Host: Abstracts of Annual Meeting of the Geochemical Society of Japan
Name : Abstracts of Annual Meeting of the Geochemical Society of Japan
Number : 72
Date : September 07, 2025 - September 19, 2025
Pages 253-
Chemical weathering modulates carbon transfer between the crust, hydrosphere, and atmosphere. Globally, the pyrite-induced carbonate weathering and the oxidation of petrogenic organic carbon rival the drawdown of the atmospheric CO2 by silicate weathering and burial of biospheric carbon. Here we examine these two elusive issues, using Taiwan as a template for chemical weathering in an active tectonic region.
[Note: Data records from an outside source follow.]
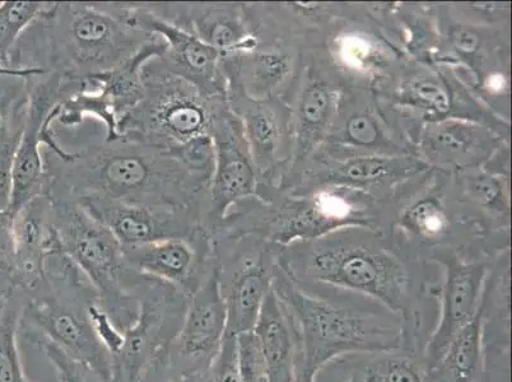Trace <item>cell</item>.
Returning <instances> with one entry per match:
<instances>
[{
  "instance_id": "6da1fadb",
  "label": "cell",
  "mask_w": 512,
  "mask_h": 382,
  "mask_svg": "<svg viewBox=\"0 0 512 382\" xmlns=\"http://www.w3.org/2000/svg\"><path fill=\"white\" fill-rule=\"evenodd\" d=\"M278 262L296 281L357 293L393 311L403 319L404 351L422 358L439 310V265L367 227L279 246Z\"/></svg>"
},
{
  "instance_id": "7a4b0ae2",
  "label": "cell",
  "mask_w": 512,
  "mask_h": 382,
  "mask_svg": "<svg viewBox=\"0 0 512 382\" xmlns=\"http://www.w3.org/2000/svg\"><path fill=\"white\" fill-rule=\"evenodd\" d=\"M41 156L45 195L51 200L97 197L208 212L209 185L190 174L170 151L123 137L107 141L104 125L97 120L87 119L74 129L51 124Z\"/></svg>"
},
{
  "instance_id": "3957f363",
  "label": "cell",
  "mask_w": 512,
  "mask_h": 382,
  "mask_svg": "<svg viewBox=\"0 0 512 382\" xmlns=\"http://www.w3.org/2000/svg\"><path fill=\"white\" fill-rule=\"evenodd\" d=\"M272 291L299 338L295 379L316 381L325 366L352 354L404 351L403 319L369 297L296 281L279 262Z\"/></svg>"
},
{
  "instance_id": "277c9868",
  "label": "cell",
  "mask_w": 512,
  "mask_h": 382,
  "mask_svg": "<svg viewBox=\"0 0 512 382\" xmlns=\"http://www.w3.org/2000/svg\"><path fill=\"white\" fill-rule=\"evenodd\" d=\"M156 39L107 3H48L13 46L9 67L85 79L121 67Z\"/></svg>"
},
{
  "instance_id": "5b68a950",
  "label": "cell",
  "mask_w": 512,
  "mask_h": 382,
  "mask_svg": "<svg viewBox=\"0 0 512 382\" xmlns=\"http://www.w3.org/2000/svg\"><path fill=\"white\" fill-rule=\"evenodd\" d=\"M346 227L389 234V199L342 186H324L302 195L271 191L234 204L218 223L214 236L259 235L286 246Z\"/></svg>"
},
{
  "instance_id": "8992f818",
  "label": "cell",
  "mask_w": 512,
  "mask_h": 382,
  "mask_svg": "<svg viewBox=\"0 0 512 382\" xmlns=\"http://www.w3.org/2000/svg\"><path fill=\"white\" fill-rule=\"evenodd\" d=\"M510 12V3H436L439 43L432 57L509 121Z\"/></svg>"
},
{
  "instance_id": "52a82bcc",
  "label": "cell",
  "mask_w": 512,
  "mask_h": 382,
  "mask_svg": "<svg viewBox=\"0 0 512 382\" xmlns=\"http://www.w3.org/2000/svg\"><path fill=\"white\" fill-rule=\"evenodd\" d=\"M304 49L342 88L376 92L409 59L377 3H333L332 13L307 34Z\"/></svg>"
},
{
  "instance_id": "ba28073f",
  "label": "cell",
  "mask_w": 512,
  "mask_h": 382,
  "mask_svg": "<svg viewBox=\"0 0 512 382\" xmlns=\"http://www.w3.org/2000/svg\"><path fill=\"white\" fill-rule=\"evenodd\" d=\"M389 218L393 239L425 262L446 250L483 259L506 251L460 211L449 172L428 169L400 185L389 198Z\"/></svg>"
},
{
  "instance_id": "9c48e42d",
  "label": "cell",
  "mask_w": 512,
  "mask_h": 382,
  "mask_svg": "<svg viewBox=\"0 0 512 382\" xmlns=\"http://www.w3.org/2000/svg\"><path fill=\"white\" fill-rule=\"evenodd\" d=\"M374 93L414 147L423 124L449 118L481 124L510 141V121L493 113L445 65L408 59Z\"/></svg>"
},
{
  "instance_id": "30bf717a",
  "label": "cell",
  "mask_w": 512,
  "mask_h": 382,
  "mask_svg": "<svg viewBox=\"0 0 512 382\" xmlns=\"http://www.w3.org/2000/svg\"><path fill=\"white\" fill-rule=\"evenodd\" d=\"M124 291L136 298L138 314L125 330V344L111 358L110 382H160L170 376L172 342L179 334L189 297L160 279L127 269Z\"/></svg>"
},
{
  "instance_id": "8fae6325",
  "label": "cell",
  "mask_w": 512,
  "mask_h": 382,
  "mask_svg": "<svg viewBox=\"0 0 512 382\" xmlns=\"http://www.w3.org/2000/svg\"><path fill=\"white\" fill-rule=\"evenodd\" d=\"M143 99L119 121L120 137L170 149L211 134L218 107L226 97L208 96L166 71L158 58L143 65Z\"/></svg>"
},
{
  "instance_id": "7c38bea8",
  "label": "cell",
  "mask_w": 512,
  "mask_h": 382,
  "mask_svg": "<svg viewBox=\"0 0 512 382\" xmlns=\"http://www.w3.org/2000/svg\"><path fill=\"white\" fill-rule=\"evenodd\" d=\"M51 225L65 253L96 288L102 307L125 332L137 318L138 304L124 291L128 265L123 246L109 228L74 200H51Z\"/></svg>"
},
{
  "instance_id": "4fadbf2b",
  "label": "cell",
  "mask_w": 512,
  "mask_h": 382,
  "mask_svg": "<svg viewBox=\"0 0 512 382\" xmlns=\"http://www.w3.org/2000/svg\"><path fill=\"white\" fill-rule=\"evenodd\" d=\"M430 169L416 156L384 157L343 155L321 146L304 160L292 163L276 188L259 193L302 195L324 186L365 191L389 199L400 185Z\"/></svg>"
},
{
  "instance_id": "5bb4252c",
  "label": "cell",
  "mask_w": 512,
  "mask_h": 382,
  "mask_svg": "<svg viewBox=\"0 0 512 382\" xmlns=\"http://www.w3.org/2000/svg\"><path fill=\"white\" fill-rule=\"evenodd\" d=\"M213 246L227 312L226 335L251 332L272 292L279 246L259 235L222 237Z\"/></svg>"
},
{
  "instance_id": "9a60e30c",
  "label": "cell",
  "mask_w": 512,
  "mask_h": 382,
  "mask_svg": "<svg viewBox=\"0 0 512 382\" xmlns=\"http://www.w3.org/2000/svg\"><path fill=\"white\" fill-rule=\"evenodd\" d=\"M492 260L453 250L440 251L430 259L441 269V282L435 328L423 351V371L440 360L456 335L481 312L484 281Z\"/></svg>"
},
{
  "instance_id": "2e32d148",
  "label": "cell",
  "mask_w": 512,
  "mask_h": 382,
  "mask_svg": "<svg viewBox=\"0 0 512 382\" xmlns=\"http://www.w3.org/2000/svg\"><path fill=\"white\" fill-rule=\"evenodd\" d=\"M323 146L343 155L416 156V147L374 92L342 88Z\"/></svg>"
},
{
  "instance_id": "e0dca14e",
  "label": "cell",
  "mask_w": 512,
  "mask_h": 382,
  "mask_svg": "<svg viewBox=\"0 0 512 382\" xmlns=\"http://www.w3.org/2000/svg\"><path fill=\"white\" fill-rule=\"evenodd\" d=\"M226 99L244 129L258 172L256 190L276 188L295 152L290 106L282 99L251 100L236 92L227 93Z\"/></svg>"
},
{
  "instance_id": "ac0fdd59",
  "label": "cell",
  "mask_w": 512,
  "mask_h": 382,
  "mask_svg": "<svg viewBox=\"0 0 512 382\" xmlns=\"http://www.w3.org/2000/svg\"><path fill=\"white\" fill-rule=\"evenodd\" d=\"M129 26L160 36L165 51L158 62L175 76L192 83L208 96L226 97V79L221 69V55L197 36L152 15L144 3H107Z\"/></svg>"
},
{
  "instance_id": "d6986e66",
  "label": "cell",
  "mask_w": 512,
  "mask_h": 382,
  "mask_svg": "<svg viewBox=\"0 0 512 382\" xmlns=\"http://www.w3.org/2000/svg\"><path fill=\"white\" fill-rule=\"evenodd\" d=\"M77 203L109 228L121 246L190 239L206 231L207 213L202 208L139 206L97 197L79 199Z\"/></svg>"
},
{
  "instance_id": "ffe728a7",
  "label": "cell",
  "mask_w": 512,
  "mask_h": 382,
  "mask_svg": "<svg viewBox=\"0 0 512 382\" xmlns=\"http://www.w3.org/2000/svg\"><path fill=\"white\" fill-rule=\"evenodd\" d=\"M211 135L216 148V167L208 194L206 231L209 236L228 209L255 195L258 184V172L244 129L228 106L227 99L218 107Z\"/></svg>"
},
{
  "instance_id": "44dd1931",
  "label": "cell",
  "mask_w": 512,
  "mask_h": 382,
  "mask_svg": "<svg viewBox=\"0 0 512 382\" xmlns=\"http://www.w3.org/2000/svg\"><path fill=\"white\" fill-rule=\"evenodd\" d=\"M227 332V312L216 272L189 298L183 325L170 349L172 377L203 375L220 353Z\"/></svg>"
},
{
  "instance_id": "7402d4cb",
  "label": "cell",
  "mask_w": 512,
  "mask_h": 382,
  "mask_svg": "<svg viewBox=\"0 0 512 382\" xmlns=\"http://www.w3.org/2000/svg\"><path fill=\"white\" fill-rule=\"evenodd\" d=\"M129 268L178 288L189 298L216 272L217 260L207 231L190 239H171L123 246Z\"/></svg>"
},
{
  "instance_id": "603a6c76",
  "label": "cell",
  "mask_w": 512,
  "mask_h": 382,
  "mask_svg": "<svg viewBox=\"0 0 512 382\" xmlns=\"http://www.w3.org/2000/svg\"><path fill=\"white\" fill-rule=\"evenodd\" d=\"M29 82L30 107L26 127L13 160L12 194L9 212L18 209L30 200L45 194V169L41 156V128L55 107L68 99L63 78L58 74L44 73L27 78Z\"/></svg>"
},
{
  "instance_id": "cb8c5ba5",
  "label": "cell",
  "mask_w": 512,
  "mask_h": 382,
  "mask_svg": "<svg viewBox=\"0 0 512 382\" xmlns=\"http://www.w3.org/2000/svg\"><path fill=\"white\" fill-rule=\"evenodd\" d=\"M507 144L510 141L490 128L449 118L423 124L416 142V157L430 169L456 174L481 169Z\"/></svg>"
},
{
  "instance_id": "d4e9b609",
  "label": "cell",
  "mask_w": 512,
  "mask_h": 382,
  "mask_svg": "<svg viewBox=\"0 0 512 382\" xmlns=\"http://www.w3.org/2000/svg\"><path fill=\"white\" fill-rule=\"evenodd\" d=\"M341 90L332 74L305 51L304 68L287 101L295 139L292 163L304 160L325 142L337 113Z\"/></svg>"
},
{
  "instance_id": "484cf974",
  "label": "cell",
  "mask_w": 512,
  "mask_h": 382,
  "mask_svg": "<svg viewBox=\"0 0 512 382\" xmlns=\"http://www.w3.org/2000/svg\"><path fill=\"white\" fill-rule=\"evenodd\" d=\"M158 18L190 32L221 58L255 48L244 15V3H144Z\"/></svg>"
},
{
  "instance_id": "4316f807",
  "label": "cell",
  "mask_w": 512,
  "mask_h": 382,
  "mask_svg": "<svg viewBox=\"0 0 512 382\" xmlns=\"http://www.w3.org/2000/svg\"><path fill=\"white\" fill-rule=\"evenodd\" d=\"M450 194L460 211L501 250L510 249V177L481 167L450 174Z\"/></svg>"
},
{
  "instance_id": "83f0119b",
  "label": "cell",
  "mask_w": 512,
  "mask_h": 382,
  "mask_svg": "<svg viewBox=\"0 0 512 382\" xmlns=\"http://www.w3.org/2000/svg\"><path fill=\"white\" fill-rule=\"evenodd\" d=\"M15 273L9 281L26 292L44 286V256L51 231V200L40 195L13 213Z\"/></svg>"
},
{
  "instance_id": "f1b7e54d",
  "label": "cell",
  "mask_w": 512,
  "mask_h": 382,
  "mask_svg": "<svg viewBox=\"0 0 512 382\" xmlns=\"http://www.w3.org/2000/svg\"><path fill=\"white\" fill-rule=\"evenodd\" d=\"M253 332L262 348L268 382H293L300 344L291 316L273 291L265 298Z\"/></svg>"
},
{
  "instance_id": "f546056e",
  "label": "cell",
  "mask_w": 512,
  "mask_h": 382,
  "mask_svg": "<svg viewBox=\"0 0 512 382\" xmlns=\"http://www.w3.org/2000/svg\"><path fill=\"white\" fill-rule=\"evenodd\" d=\"M321 371L341 372L353 382H425L421 358L406 351L352 354Z\"/></svg>"
},
{
  "instance_id": "4dcf8cb0",
  "label": "cell",
  "mask_w": 512,
  "mask_h": 382,
  "mask_svg": "<svg viewBox=\"0 0 512 382\" xmlns=\"http://www.w3.org/2000/svg\"><path fill=\"white\" fill-rule=\"evenodd\" d=\"M486 366L481 312L454 338L434 366L423 371L425 382H481Z\"/></svg>"
},
{
  "instance_id": "1f68e13d",
  "label": "cell",
  "mask_w": 512,
  "mask_h": 382,
  "mask_svg": "<svg viewBox=\"0 0 512 382\" xmlns=\"http://www.w3.org/2000/svg\"><path fill=\"white\" fill-rule=\"evenodd\" d=\"M25 291L0 278V382H29L20 352V320Z\"/></svg>"
},
{
  "instance_id": "d6a6232c",
  "label": "cell",
  "mask_w": 512,
  "mask_h": 382,
  "mask_svg": "<svg viewBox=\"0 0 512 382\" xmlns=\"http://www.w3.org/2000/svg\"><path fill=\"white\" fill-rule=\"evenodd\" d=\"M46 2H2L0 3V64L9 67L13 46L46 7Z\"/></svg>"
},
{
  "instance_id": "836d02e7",
  "label": "cell",
  "mask_w": 512,
  "mask_h": 382,
  "mask_svg": "<svg viewBox=\"0 0 512 382\" xmlns=\"http://www.w3.org/2000/svg\"><path fill=\"white\" fill-rule=\"evenodd\" d=\"M170 152L190 174L211 186L216 167V148L211 134L199 135Z\"/></svg>"
},
{
  "instance_id": "e575fe53",
  "label": "cell",
  "mask_w": 512,
  "mask_h": 382,
  "mask_svg": "<svg viewBox=\"0 0 512 382\" xmlns=\"http://www.w3.org/2000/svg\"><path fill=\"white\" fill-rule=\"evenodd\" d=\"M32 347L43 351L51 365L57 370L59 380L65 382H109L90 365L72 357L71 354L64 352L62 348L55 346L49 340H36L32 343Z\"/></svg>"
},
{
  "instance_id": "d590c367",
  "label": "cell",
  "mask_w": 512,
  "mask_h": 382,
  "mask_svg": "<svg viewBox=\"0 0 512 382\" xmlns=\"http://www.w3.org/2000/svg\"><path fill=\"white\" fill-rule=\"evenodd\" d=\"M236 351L241 382L268 381L262 348L253 330L236 335Z\"/></svg>"
},
{
  "instance_id": "8d00e7d4",
  "label": "cell",
  "mask_w": 512,
  "mask_h": 382,
  "mask_svg": "<svg viewBox=\"0 0 512 382\" xmlns=\"http://www.w3.org/2000/svg\"><path fill=\"white\" fill-rule=\"evenodd\" d=\"M87 316L93 333L101 346L105 348L111 358L118 356L125 344V334L115 324L109 312L102 307L100 300L93 301L87 306Z\"/></svg>"
},
{
  "instance_id": "74e56055",
  "label": "cell",
  "mask_w": 512,
  "mask_h": 382,
  "mask_svg": "<svg viewBox=\"0 0 512 382\" xmlns=\"http://www.w3.org/2000/svg\"><path fill=\"white\" fill-rule=\"evenodd\" d=\"M207 382H241L237 366L236 337L226 335L222 348L206 374Z\"/></svg>"
},
{
  "instance_id": "f35d334b",
  "label": "cell",
  "mask_w": 512,
  "mask_h": 382,
  "mask_svg": "<svg viewBox=\"0 0 512 382\" xmlns=\"http://www.w3.org/2000/svg\"><path fill=\"white\" fill-rule=\"evenodd\" d=\"M13 214L0 211V278L11 279L15 273V245H13Z\"/></svg>"
},
{
  "instance_id": "ab89813d",
  "label": "cell",
  "mask_w": 512,
  "mask_h": 382,
  "mask_svg": "<svg viewBox=\"0 0 512 382\" xmlns=\"http://www.w3.org/2000/svg\"><path fill=\"white\" fill-rule=\"evenodd\" d=\"M40 74H44V72L35 71V69H30V71H27V69H23V71H18V69L3 67V65L0 64V77L29 78L34 76H40Z\"/></svg>"
},
{
  "instance_id": "60d3db41",
  "label": "cell",
  "mask_w": 512,
  "mask_h": 382,
  "mask_svg": "<svg viewBox=\"0 0 512 382\" xmlns=\"http://www.w3.org/2000/svg\"><path fill=\"white\" fill-rule=\"evenodd\" d=\"M207 374V372H206ZM206 374L203 375H197L192 377H166L165 380H162L160 382H207L206 381Z\"/></svg>"
},
{
  "instance_id": "b9f144b4",
  "label": "cell",
  "mask_w": 512,
  "mask_h": 382,
  "mask_svg": "<svg viewBox=\"0 0 512 382\" xmlns=\"http://www.w3.org/2000/svg\"><path fill=\"white\" fill-rule=\"evenodd\" d=\"M293 382H316V381L305 380V379H300V377H296V379L293 380ZM346 382H353V381L352 380H347Z\"/></svg>"
},
{
  "instance_id": "7bdbcfd3",
  "label": "cell",
  "mask_w": 512,
  "mask_h": 382,
  "mask_svg": "<svg viewBox=\"0 0 512 382\" xmlns=\"http://www.w3.org/2000/svg\"><path fill=\"white\" fill-rule=\"evenodd\" d=\"M59 382H65V381H63V380H59Z\"/></svg>"
},
{
  "instance_id": "ee69618b",
  "label": "cell",
  "mask_w": 512,
  "mask_h": 382,
  "mask_svg": "<svg viewBox=\"0 0 512 382\" xmlns=\"http://www.w3.org/2000/svg\"><path fill=\"white\" fill-rule=\"evenodd\" d=\"M264 382H268V381H264Z\"/></svg>"
}]
</instances>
We performed geochemical and molecular analyses of river water and other materials collected from a rapidly exhuming catchment. In addition to solute generation driven primarily by pyrite-induced carbonate weathering, highly skewed microbial community compositions with abundant Sulfuricurvum and Thiobacillus members were detected during high-water periods. The yields of these taxa were also correlated with those of sulfate and sediments, suggesting that pyrite oxidation and carbonate dissolution were facilitated by sulfur-respiring microorganisms inhabiting erodible materials at a pace comparable to the supply of sulfur-bearing minerals through rapid exhumation. The net CO2 export regulated by such potentially supply-limited, microbially-mediated mineral weathering greatly surpasses the global average, highlighting active orogens in high-standing islands as important CO2 contributors, rendered by tandem biotic and abiotic processes. Besides, we demonstrated the transformation of petrogenic organic carbon from the same catchment and its connecting submarine canyon. Our Raman analyses indicate that while highly graphitized carbon in slate/schist transformed into a disordered form during soil development, the preferential elimination of the disordered form was found along submarine transit. Additionally, quartz/ rutile outperformed mica in protecting petrogenic organic carbon from transport abrasion and microbial degradation. Such a high oxidative flux ranks among the greatest levels around the world and highlights tectonically active islands and the surrounding marine systems as a hotspot of carbon emission.